> [Request]:
Turn every line of the records below into a numbered list, skipping blank lines and leaving the pictures out.

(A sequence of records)
•••••

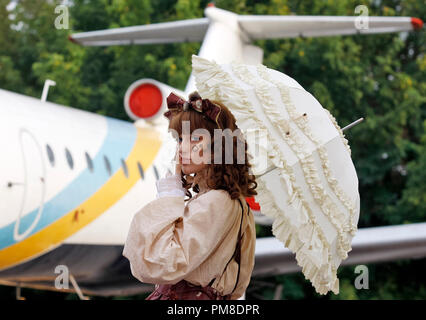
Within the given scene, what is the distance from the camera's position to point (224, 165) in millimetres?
1858


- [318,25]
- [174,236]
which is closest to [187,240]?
[174,236]

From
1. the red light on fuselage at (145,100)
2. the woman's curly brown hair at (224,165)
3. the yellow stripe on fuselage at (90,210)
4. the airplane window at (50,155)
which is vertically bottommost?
the yellow stripe on fuselage at (90,210)

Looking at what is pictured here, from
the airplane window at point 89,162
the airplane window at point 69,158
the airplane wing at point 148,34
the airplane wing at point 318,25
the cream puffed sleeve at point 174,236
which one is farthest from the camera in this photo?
the airplane wing at point 148,34

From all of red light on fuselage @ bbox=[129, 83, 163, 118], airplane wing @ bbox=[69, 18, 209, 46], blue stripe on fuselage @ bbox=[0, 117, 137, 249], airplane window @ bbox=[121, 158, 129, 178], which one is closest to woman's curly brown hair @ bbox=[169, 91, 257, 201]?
blue stripe on fuselage @ bbox=[0, 117, 137, 249]

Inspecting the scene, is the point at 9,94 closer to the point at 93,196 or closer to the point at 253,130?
the point at 93,196

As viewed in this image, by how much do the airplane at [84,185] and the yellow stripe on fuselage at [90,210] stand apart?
10mm

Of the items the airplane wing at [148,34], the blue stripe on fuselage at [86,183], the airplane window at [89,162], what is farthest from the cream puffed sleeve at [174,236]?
the airplane wing at [148,34]

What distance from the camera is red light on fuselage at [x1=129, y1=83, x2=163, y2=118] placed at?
27.5ft

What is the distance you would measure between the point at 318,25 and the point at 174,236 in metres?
6.82

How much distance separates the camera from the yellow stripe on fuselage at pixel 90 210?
17.9 ft

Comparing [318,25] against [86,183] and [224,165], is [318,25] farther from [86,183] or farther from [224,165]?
Result: [224,165]

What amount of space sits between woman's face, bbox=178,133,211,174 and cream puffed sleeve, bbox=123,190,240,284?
0.14m

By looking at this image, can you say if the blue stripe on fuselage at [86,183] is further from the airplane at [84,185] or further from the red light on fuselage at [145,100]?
the red light on fuselage at [145,100]
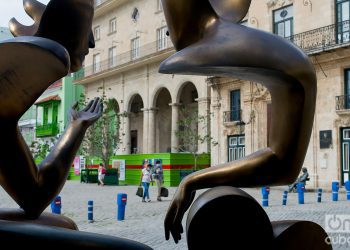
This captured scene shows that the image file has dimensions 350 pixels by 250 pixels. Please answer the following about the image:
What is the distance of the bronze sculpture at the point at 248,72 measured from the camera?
11.2ft

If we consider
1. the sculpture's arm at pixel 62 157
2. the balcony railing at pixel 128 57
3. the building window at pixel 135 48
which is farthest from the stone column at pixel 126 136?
the sculpture's arm at pixel 62 157

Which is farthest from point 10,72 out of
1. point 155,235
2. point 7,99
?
point 155,235

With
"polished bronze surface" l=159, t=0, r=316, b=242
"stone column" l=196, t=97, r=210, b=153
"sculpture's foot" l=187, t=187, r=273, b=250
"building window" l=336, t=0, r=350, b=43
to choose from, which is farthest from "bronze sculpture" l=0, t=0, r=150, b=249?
"stone column" l=196, t=97, r=210, b=153

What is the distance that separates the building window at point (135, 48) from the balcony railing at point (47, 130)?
11473mm

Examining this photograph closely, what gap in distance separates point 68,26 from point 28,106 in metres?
0.96

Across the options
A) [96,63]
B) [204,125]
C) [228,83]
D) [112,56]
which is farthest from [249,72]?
[96,63]

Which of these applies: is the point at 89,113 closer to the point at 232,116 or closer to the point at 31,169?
the point at 31,169

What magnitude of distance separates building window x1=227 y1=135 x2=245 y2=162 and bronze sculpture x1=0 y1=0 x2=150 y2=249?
21.4 metres

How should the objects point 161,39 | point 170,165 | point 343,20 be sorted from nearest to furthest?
point 343,20 → point 170,165 → point 161,39

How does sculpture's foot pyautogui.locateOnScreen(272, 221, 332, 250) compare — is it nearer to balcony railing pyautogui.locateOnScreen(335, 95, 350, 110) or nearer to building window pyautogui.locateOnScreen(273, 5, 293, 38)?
balcony railing pyautogui.locateOnScreen(335, 95, 350, 110)

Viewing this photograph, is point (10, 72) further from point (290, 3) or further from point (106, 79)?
point (106, 79)

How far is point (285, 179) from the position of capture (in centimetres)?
358

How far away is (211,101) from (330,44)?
28.1 ft

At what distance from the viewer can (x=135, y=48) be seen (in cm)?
3459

•••••

> [Exercise result]:
1. Within the given scene, what is the distance from the camera's position to point (224, 165) in millimetres?
2. 1858
3. - [318,25]
4. - [174,236]
5. which is closest to [187,240]?
6. [174,236]
7. From
8. 1. the red light on fuselage at (145,100)
9. 2. the woman's curly brown hair at (224,165)
10. 3. the yellow stripe on fuselage at (90,210)
11. 4. the airplane window at (50,155)
12. which is vertically bottommost?
13. the yellow stripe on fuselage at (90,210)
14. Looking at what is pictured here, from
15. the airplane window at point 89,162
16. the airplane window at point 69,158
17. the airplane wing at point 148,34
18. the airplane wing at point 318,25
19. the cream puffed sleeve at point 174,236
20. which one is farthest from the camera in this photo?
21. the airplane wing at point 148,34
22. From all of red light on fuselage @ bbox=[129, 83, 163, 118], airplane wing @ bbox=[69, 18, 209, 46], blue stripe on fuselage @ bbox=[0, 117, 137, 249], airplane window @ bbox=[121, 158, 129, 178], which one is closest to woman's curly brown hair @ bbox=[169, 91, 257, 201]?
23. blue stripe on fuselage @ bbox=[0, 117, 137, 249]
24. Inspecting the scene, is the point at 9,94 closer to the point at 93,196 or closer to the point at 253,130?
25. the point at 93,196
26. As viewed in this image, by how much do the airplane at [84,185] and the yellow stripe on fuselage at [90,210] stand apart?
27. 10mm
28. Of the items the airplane wing at [148,34], the blue stripe on fuselage at [86,183], the airplane window at [89,162], what is farthest from the cream puffed sleeve at [174,236]?
29. the airplane wing at [148,34]
30. What distance from the camera is red light on fuselage at [x1=129, y1=83, x2=163, y2=118] placed at?
31. 27.5ft
32. What is the distance you would measure between the point at 318,25 and the point at 174,236 in metres?
33. 6.82
34. How much distance separates the camera from the yellow stripe on fuselage at pixel 90 210?
35. 17.9 ft
36. Comparing [318,25] against [86,183] and [224,165], is [318,25] farther from [86,183] or farther from [224,165]?
37. Result: [224,165]
38. What amount of space sits between woman's face, bbox=178,133,211,174 and cream puffed sleeve, bbox=123,190,240,284?
39. 0.14m
40. By looking at this image, can you say if the blue stripe on fuselage at [86,183] is further from the airplane at [84,185] or further from the red light on fuselage at [145,100]?
41. the red light on fuselage at [145,100]
42. This captured scene shows that the image file has dimensions 350 pixels by 250 pixels. Please answer the following about the image:
43. What is the distance of the bronze sculpture at the point at 248,72 measured from the camera?
44. 11.2ft
45. If we consider
46. 1. the sculpture's arm at pixel 62 157
47. 2. the balcony railing at pixel 128 57
48. 3. the building window at pixel 135 48
49. which is farthest from the stone column at pixel 126 136?
50. the sculpture's arm at pixel 62 157
51. Which is farthest from point 10,72 out of
52. 1. point 155,235
53. 2. point 7,99
54. ?
55. point 155,235
56. With
57. "polished bronze surface" l=159, t=0, r=316, b=242
58. "stone column" l=196, t=97, r=210, b=153
59. "sculpture's foot" l=187, t=187, r=273, b=250
60. "building window" l=336, t=0, r=350, b=43
61. to choose from, which is farthest from "bronze sculpture" l=0, t=0, r=150, b=249?
62. "stone column" l=196, t=97, r=210, b=153
63. What is the distance that separates the building window at point (135, 48) from the balcony railing at point (47, 130)?
64. 11473mm
65. Examining this photograph closely, what gap in distance separates point 68,26 from point 28,106 in metres?
66. 0.96
67. Across the options
68. A) [96,63]
69. B) [204,125]
70. C) [228,83]
71. D) [112,56]
72. which is farthest from [249,72]?
73. [96,63]
74. Which of these applies: is the point at 89,113 closer to the point at 232,116 or closer to the point at 31,169?
75. the point at 31,169
76. What magnitude of distance separates building window x1=227 y1=135 x2=245 y2=162 and bronze sculpture x1=0 y1=0 x2=150 y2=249?
77. 21.4 metres
78. How should the objects point 161,39 | point 170,165 | point 343,20 be sorted from nearest to furthest?
79. point 343,20 → point 170,165 → point 161,39
80. How does sculpture's foot pyautogui.locateOnScreen(272, 221, 332, 250) compare — is it nearer to balcony railing pyautogui.locateOnScreen(335, 95, 350, 110) or nearer to building window pyautogui.locateOnScreen(273, 5, 293, 38)?
81. balcony railing pyautogui.locateOnScreen(335, 95, 350, 110)
82. Viewing this photograph, is point (10, 72) further from point (290, 3) or further from point (106, 79)?
83. point (106, 79)
84. How far is point (285, 179) from the position of capture (in centimetres)?
85. 358
86. How far away is (211,101) from (330,44)?
87. 28.1 ft
88. At what distance from the viewer can (x=135, y=48) be seen (in cm)?
89. 3459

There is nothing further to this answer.